Operator of Hong Kong smart card

Octopus Cards Limited (八達通卡有限公司) is the operator of the Octopus rechargeable contactless smart card used in an electronic payment system in Hong Kong.

Octopus Cards Limited is a wholly owned subsidiary of Octopus Holdings Limited. Established in 1994 under the name of "Creative Star" by the major transportation companies in Hong Kong, Octopus Cards Limited is the operator of the Octopus System and the issuer of Octopus.

The Octopus card was introduced in 1997 with the aim of providing a simple way to pay fares on public transport in Hong Kong. Octopus then extended its reach into simple micropayments for purchases in retail outlets and a simple way for cardholders to gain access to buildings and schools and to identify themselves. In January 2002, it was renamed Octopus Cards Limited from Creative Star. Prompted by the business expansion of the Octopus card, Octopus Holdings Limited was formed in 2005 after a company restructure and Octopus Cards Limited became a wholly owned subsidiary of the new company. Today, over 440 service providers accept Octopus, and new uses are regularly being added.

Octopus' popularity in Hong Kong declined in the mid-2010s due to the rise of mobile payment methods.

==Controversy over use of personal data==
In mid-2010, some individuals complained that they had received unsolicited sales calls which they alleged came from business partners of Octopus.
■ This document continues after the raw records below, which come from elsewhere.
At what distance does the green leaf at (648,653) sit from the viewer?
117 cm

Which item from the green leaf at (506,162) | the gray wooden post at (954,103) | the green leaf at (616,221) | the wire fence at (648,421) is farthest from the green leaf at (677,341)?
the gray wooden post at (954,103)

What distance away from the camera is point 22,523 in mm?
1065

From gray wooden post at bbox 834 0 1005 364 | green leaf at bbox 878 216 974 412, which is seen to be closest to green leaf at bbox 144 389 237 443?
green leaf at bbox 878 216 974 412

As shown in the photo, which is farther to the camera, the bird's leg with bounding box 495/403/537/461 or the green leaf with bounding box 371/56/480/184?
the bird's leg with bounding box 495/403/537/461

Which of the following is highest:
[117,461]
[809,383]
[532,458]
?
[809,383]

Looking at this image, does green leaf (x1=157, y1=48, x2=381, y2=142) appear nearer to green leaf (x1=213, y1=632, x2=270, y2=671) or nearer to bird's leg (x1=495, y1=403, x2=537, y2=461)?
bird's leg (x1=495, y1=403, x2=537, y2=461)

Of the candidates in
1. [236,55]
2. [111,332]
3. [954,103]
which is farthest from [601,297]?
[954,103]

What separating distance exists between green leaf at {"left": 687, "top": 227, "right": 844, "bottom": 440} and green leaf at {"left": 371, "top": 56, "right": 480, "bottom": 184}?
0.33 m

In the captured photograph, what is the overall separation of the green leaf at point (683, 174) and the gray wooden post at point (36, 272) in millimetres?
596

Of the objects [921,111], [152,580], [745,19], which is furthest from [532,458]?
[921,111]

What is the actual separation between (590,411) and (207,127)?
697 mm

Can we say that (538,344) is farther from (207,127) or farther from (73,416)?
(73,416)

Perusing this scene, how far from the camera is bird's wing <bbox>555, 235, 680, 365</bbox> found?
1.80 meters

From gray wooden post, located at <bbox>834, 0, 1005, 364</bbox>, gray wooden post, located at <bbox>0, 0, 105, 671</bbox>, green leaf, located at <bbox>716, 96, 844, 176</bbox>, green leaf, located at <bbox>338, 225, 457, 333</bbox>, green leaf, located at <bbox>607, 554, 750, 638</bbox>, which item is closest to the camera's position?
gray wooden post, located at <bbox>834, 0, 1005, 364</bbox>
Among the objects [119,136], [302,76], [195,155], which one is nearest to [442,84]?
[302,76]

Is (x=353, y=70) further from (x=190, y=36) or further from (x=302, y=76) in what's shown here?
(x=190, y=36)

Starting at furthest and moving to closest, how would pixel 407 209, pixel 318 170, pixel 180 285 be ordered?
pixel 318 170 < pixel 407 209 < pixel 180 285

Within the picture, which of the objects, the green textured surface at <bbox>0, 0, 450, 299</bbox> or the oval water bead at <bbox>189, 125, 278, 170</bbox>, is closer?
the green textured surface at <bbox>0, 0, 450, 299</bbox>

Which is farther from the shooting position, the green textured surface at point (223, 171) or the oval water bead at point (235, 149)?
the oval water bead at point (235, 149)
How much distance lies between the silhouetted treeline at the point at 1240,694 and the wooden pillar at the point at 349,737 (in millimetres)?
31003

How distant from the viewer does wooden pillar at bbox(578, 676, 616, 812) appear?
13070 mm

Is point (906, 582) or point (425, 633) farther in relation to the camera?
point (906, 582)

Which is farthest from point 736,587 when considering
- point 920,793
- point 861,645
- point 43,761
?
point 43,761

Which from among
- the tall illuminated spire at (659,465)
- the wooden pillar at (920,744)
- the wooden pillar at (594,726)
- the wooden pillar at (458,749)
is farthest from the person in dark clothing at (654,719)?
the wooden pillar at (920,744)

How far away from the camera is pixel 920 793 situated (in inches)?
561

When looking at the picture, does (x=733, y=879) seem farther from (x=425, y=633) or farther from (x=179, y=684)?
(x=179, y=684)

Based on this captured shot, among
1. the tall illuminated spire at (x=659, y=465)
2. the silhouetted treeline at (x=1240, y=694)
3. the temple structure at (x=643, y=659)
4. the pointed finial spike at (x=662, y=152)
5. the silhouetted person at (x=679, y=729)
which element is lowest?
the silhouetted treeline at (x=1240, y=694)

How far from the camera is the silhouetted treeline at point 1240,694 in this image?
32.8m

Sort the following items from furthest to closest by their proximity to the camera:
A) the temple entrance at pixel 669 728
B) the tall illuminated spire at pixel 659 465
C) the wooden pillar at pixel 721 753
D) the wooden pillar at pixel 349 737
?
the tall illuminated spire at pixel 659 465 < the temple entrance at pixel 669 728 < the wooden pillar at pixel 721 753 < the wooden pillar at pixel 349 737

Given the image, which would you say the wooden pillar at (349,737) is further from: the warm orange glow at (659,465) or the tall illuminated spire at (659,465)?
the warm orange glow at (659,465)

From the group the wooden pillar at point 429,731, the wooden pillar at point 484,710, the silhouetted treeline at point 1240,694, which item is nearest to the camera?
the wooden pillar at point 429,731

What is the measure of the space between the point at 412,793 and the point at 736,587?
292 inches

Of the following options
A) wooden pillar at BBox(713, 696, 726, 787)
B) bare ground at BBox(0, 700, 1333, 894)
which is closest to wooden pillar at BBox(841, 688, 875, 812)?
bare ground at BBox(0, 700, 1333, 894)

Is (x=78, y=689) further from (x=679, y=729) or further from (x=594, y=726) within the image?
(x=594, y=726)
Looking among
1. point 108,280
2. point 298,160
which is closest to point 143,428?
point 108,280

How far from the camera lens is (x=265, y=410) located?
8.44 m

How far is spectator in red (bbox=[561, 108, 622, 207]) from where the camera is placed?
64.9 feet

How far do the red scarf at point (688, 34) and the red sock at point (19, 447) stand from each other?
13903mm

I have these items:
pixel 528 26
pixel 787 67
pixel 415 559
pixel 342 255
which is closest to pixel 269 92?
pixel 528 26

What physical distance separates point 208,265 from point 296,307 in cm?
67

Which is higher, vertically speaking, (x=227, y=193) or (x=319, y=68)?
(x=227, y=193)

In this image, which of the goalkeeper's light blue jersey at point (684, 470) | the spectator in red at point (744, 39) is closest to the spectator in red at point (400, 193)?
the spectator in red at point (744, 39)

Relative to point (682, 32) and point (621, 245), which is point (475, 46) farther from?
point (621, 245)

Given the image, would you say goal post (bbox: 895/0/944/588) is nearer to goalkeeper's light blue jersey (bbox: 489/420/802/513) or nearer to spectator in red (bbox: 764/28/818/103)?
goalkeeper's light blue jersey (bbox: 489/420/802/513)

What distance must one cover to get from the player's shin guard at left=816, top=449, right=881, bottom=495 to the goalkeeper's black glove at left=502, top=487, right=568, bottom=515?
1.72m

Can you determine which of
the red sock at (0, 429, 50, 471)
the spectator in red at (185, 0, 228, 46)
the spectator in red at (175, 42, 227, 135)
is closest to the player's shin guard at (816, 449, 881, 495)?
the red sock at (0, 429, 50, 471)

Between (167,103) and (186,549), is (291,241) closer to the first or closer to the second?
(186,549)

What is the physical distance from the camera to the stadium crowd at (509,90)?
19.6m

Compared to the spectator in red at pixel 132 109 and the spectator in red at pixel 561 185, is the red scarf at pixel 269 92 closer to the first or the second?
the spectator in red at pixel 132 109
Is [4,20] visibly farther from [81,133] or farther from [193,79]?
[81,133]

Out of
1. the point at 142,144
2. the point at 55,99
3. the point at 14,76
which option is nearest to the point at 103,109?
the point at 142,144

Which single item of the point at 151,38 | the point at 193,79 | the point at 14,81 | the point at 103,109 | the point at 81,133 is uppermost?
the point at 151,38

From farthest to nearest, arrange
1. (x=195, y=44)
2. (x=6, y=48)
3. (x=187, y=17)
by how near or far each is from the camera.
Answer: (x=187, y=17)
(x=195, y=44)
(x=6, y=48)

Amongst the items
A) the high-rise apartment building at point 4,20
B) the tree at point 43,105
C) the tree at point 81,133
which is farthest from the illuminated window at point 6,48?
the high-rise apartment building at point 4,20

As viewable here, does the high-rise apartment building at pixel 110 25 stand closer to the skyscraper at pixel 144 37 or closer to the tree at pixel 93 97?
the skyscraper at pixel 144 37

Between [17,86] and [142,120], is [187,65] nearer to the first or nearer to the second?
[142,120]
Octopus chief executive Prudence Chan initially denied that any personal data had been given over to third parties, but said that cardholders' consent to use their data would have been given when they registered for the Octopus reward program, which had an opt-out mechanism. The company came under fire for deception when a former worker at The Cigna Group said that Octopus had bought data on 2.4 million reward scheme cardholders. At a hearing before the Privacy Commission on 26 July 2010, it was subsequently revealed that Octopus had entered into partnership agreements through which card-holders' personal details were sold to Cigna and others for HK$44 million. The company disclosed that personal data collected from Octopus rewards program had been sold to six vendors since 2002, and that two such relationships were still current. The company was further criticised when it was revealed that there were no safeguards on the transfer or reuse of the personal data to parties outside of Hong Kong. Chan apologised before a Legislative Council's finance affairs panel meeting; she said that she "might have used a wrong definition of selling [personal data] at the time." Legislators from all parties demanded Chan's resignation for attempting to mislead the public.